If you have a decent camera, you can get a couple of lights and set up a nice aerial photography rig without spending too much money. Place your document under the camera, take a photo, and keep it moving.

There’s nothing faster than taking a photo, and as long as you’re not using a point-and-shoot system from the early 2000s, the resolution should be more than enough. This method is particularly attractive if you plan to digitize books or anything else that can’t lay perfectly flat on a scanner.

The main disadvantage of this approach is the setup itself. It’s one thing if you digitize documents and books on a daily basis, but for occasional use, putting something like this together is a big task. A flatbed scanner certainly takes up much less space and you don’t have to worry about getting the lighting right, mounting the camera, etc.

Casting some magic

Whether you used a scanner or a camera, once you have the image of your document, you have technically digitized it. Congratulations, you are now an amateur archivist.

If you’re looking to keep things simple, you can stop here. Save the files somewhere and you’re done. But depending on the type of content you’re working with and what your goals are, you’ll likely want to touch up your images a bit. Luckily for us, the amazing ImageMagick project has many of the features we need built in, from cropping and resizing to image enhancement.

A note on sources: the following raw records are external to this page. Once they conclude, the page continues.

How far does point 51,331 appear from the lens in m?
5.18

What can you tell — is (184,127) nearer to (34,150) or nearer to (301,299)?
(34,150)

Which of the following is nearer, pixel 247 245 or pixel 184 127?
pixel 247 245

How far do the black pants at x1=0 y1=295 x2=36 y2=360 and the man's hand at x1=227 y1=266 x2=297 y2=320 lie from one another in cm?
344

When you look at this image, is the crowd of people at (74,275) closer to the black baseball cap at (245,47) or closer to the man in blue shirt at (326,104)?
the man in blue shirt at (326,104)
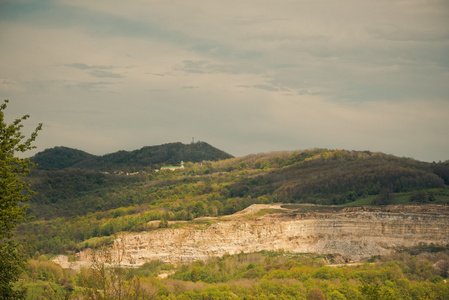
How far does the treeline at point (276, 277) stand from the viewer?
2403 inches

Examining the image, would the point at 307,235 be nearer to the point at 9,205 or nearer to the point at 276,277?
the point at 276,277

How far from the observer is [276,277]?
69.4 meters

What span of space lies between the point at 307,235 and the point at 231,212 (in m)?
19.1

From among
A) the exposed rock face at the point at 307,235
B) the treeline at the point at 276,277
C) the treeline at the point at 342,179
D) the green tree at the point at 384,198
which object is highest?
the treeline at the point at 342,179

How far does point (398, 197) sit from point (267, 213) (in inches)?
751

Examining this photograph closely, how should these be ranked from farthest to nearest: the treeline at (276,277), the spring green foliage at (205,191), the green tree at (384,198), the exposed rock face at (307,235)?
the spring green foliage at (205,191) → the green tree at (384,198) → the exposed rock face at (307,235) → the treeline at (276,277)

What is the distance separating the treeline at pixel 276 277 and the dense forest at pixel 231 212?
16 cm

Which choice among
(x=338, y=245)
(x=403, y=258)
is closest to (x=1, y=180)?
(x=403, y=258)

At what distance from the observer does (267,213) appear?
99562 mm

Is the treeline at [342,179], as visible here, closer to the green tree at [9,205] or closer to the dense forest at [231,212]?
the dense forest at [231,212]

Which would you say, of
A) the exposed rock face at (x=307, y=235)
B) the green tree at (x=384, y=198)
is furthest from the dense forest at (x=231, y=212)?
the exposed rock face at (x=307, y=235)

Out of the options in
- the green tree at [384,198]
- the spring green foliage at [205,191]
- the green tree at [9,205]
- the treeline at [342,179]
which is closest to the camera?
the green tree at [9,205]

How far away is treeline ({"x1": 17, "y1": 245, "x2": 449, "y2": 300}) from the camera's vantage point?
6103 cm

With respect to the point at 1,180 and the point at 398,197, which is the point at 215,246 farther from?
the point at 1,180
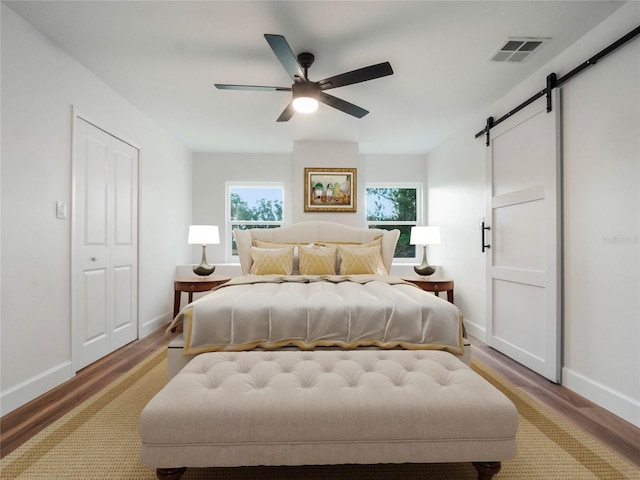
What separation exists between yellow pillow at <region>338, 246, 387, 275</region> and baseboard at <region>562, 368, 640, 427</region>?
A: 172 centimetres

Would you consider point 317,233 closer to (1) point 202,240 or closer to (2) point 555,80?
(1) point 202,240

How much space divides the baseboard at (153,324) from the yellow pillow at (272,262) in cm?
138

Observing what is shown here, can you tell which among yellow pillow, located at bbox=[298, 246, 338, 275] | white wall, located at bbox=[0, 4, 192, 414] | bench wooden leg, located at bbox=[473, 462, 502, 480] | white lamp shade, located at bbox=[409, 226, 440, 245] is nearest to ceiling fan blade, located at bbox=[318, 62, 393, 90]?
yellow pillow, located at bbox=[298, 246, 338, 275]

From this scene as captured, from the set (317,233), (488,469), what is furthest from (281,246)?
(488,469)

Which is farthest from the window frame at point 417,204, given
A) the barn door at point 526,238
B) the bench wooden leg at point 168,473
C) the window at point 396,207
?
the bench wooden leg at point 168,473

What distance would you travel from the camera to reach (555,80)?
102 inches

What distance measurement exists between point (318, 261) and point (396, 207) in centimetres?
252

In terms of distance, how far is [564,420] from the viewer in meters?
2.00

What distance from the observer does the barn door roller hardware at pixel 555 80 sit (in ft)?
6.67

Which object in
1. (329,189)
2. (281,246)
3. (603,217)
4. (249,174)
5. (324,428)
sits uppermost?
(249,174)

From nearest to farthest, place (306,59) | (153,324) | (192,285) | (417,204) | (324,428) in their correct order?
(324,428)
(306,59)
(192,285)
(153,324)
(417,204)

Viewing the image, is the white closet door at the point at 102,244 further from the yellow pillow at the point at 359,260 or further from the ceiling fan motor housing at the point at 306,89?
the yellow pillow at the point at 359,260

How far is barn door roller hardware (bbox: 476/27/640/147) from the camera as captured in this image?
203 centimetres

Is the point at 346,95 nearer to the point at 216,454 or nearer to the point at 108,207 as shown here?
the point at 108,207
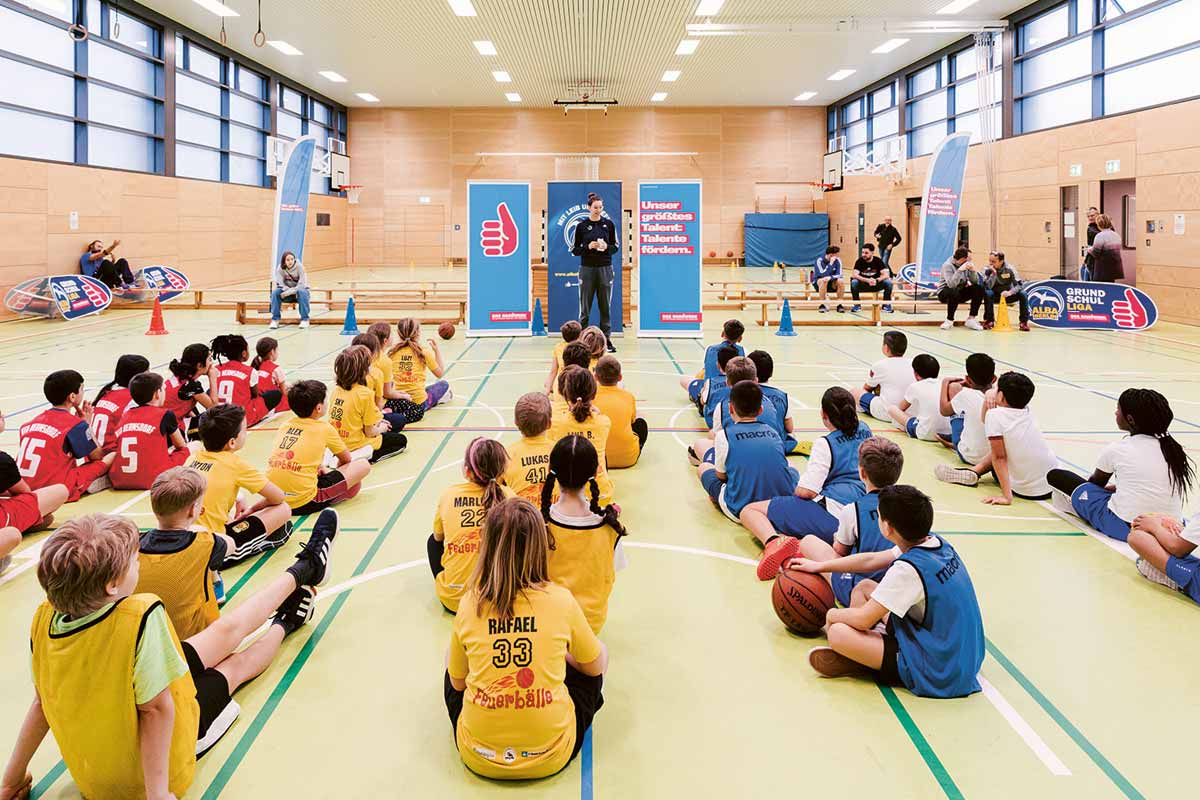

Consider the image below. It’s clear enough to read, but the text is rotated and the lighting is not consistent across the page.

We can fix both problems with a simple ImageMagick command via the convert tool:

convert input.png -deskew 30% -threshold 25% output.png

We won’t get too bogged down in the details, the ImageMagick documentation can break it all down better than I can. The short version is that we tell it to straighten the image and turn it into pure black and white. The result looks like this:

The values ​​can be modified a little to refine the result and, as you can imagine, there are many other ImageMagick functions that could be incorporated to clean up the result. Things get more complicated if you’re working with something more complex than plain text, but you get the general idea.

This type of post-processing is especially important if you plan to put the images through some type of optical character recognition (OCR) to capture the actual text of the document. That first image could be perfectly readable to our human eyes. You may even prefer it to the stark look of the processed image, but tools like Tesseract find it very difficult to select text when the background is inconsistent.

There is an app for that

The process described here is certainly not for everyone, and that’s okay. If you’re not looking to invest the time and effort required to make this work, luckily there is a much more affordable solution available. In fact, it may already be in your pocket.

The Google Drive mobile app offers a very impressive document scanning mode that essentially automates all of the above. If you give it access to your device’s camera, it will automatically detect documents in the field of view, find their edges, compensate for angle and rotation to straighten the image, and even run it through filters to highlight text. It’s fast, works reasonably well, and is exceptionally useful for generating multi-page PDF files.

The downside is that you have relatively little control over the process and, being a Google product, there are the usual concerns about what they may be doing with the information that passes through the system. For these reasons, it’s not something I’d personally recommend for private information, and its automated nature and lack of detailed control means it may not be a good choice if your needs stray too far off the beaten path.

Still, the speed and ease of use it offers is certainly very attractive.

Open to suggestions

I would love to hear the community’s opinion on digitalization, whether related to hardware or software. There are surely some clever projects out there that help create custom digital libraries, and there are many areas where real-world experience can help streamline and improve the overall process. For example, what is your file naming convention like?

Hackaday readers are rarely shy about sharing their opinions, so let’s hear them.